I'm new to this community (just stumbled upon it today) and I really want to join and get support from you all as well as support others.
I'm currently trying to "lose weight," (I put that in quotations because the number doesnt matter so much to me, I just wanna gain muscle and lose fat) because I gained 40lbs while on birth control. I went off it about a month ago, and my body is still acclimating to life without it again.
I'm (as of today after a meal) 240lbs and 6'1". I weighed 220 a few weeks ago (before starting my 4 days a week in the gym regimen) and was 180 before birth control.
I have fat in places I've never had fat in and my thighs and tummy are the worst. It makes me really sad to see my body this way, because I've been really trying to be healthy for 2 years now. I started really watching what I put into my body a year before I went on birth control and I was really happy, healthy, and full of energy. Now I'm really lethargic and have insomnia among a few other side effects of coming off of birth control.
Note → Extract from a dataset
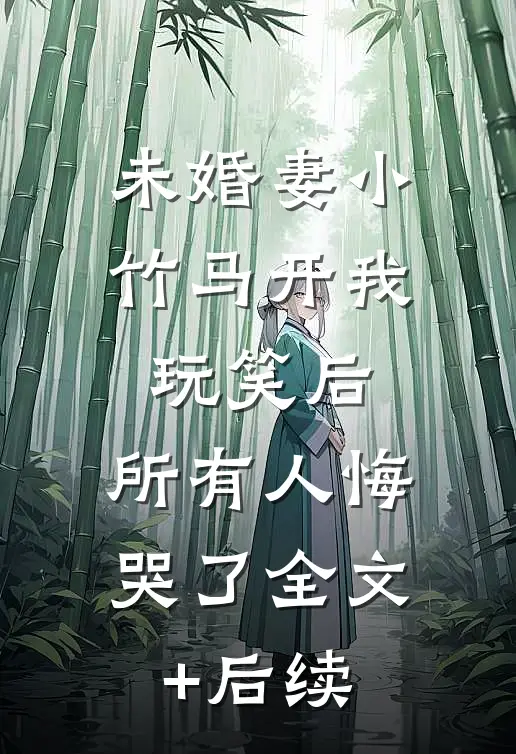 未婚妻小竹马开我玩笑后，所有人悔哭了全文+后续
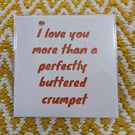 I love you more than a perfectly buttered crumpet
I've really been working hard in the gym and trying to build muscle in my arms (they've always been the weakest part of my body), legs, and core, and I've been doing a good amount of cardio. I also walk a lot because of where I live.
I know this contradicts what I said before about the number on the scale not mattering that much to me, but I just felt discouraged after I saw the scale today. To be fair, it was after a meal when I usually weigh myself in the morning on an empty stomach and I have been working to gain muscle. It just made me feel like I'm not meant to be fit, like I should just accept my fate and be sedentary. But I like the feeling exercise gives me (the endorphins!) and I really want to get back to the weight I was before.
Anyone else having setbacks this week?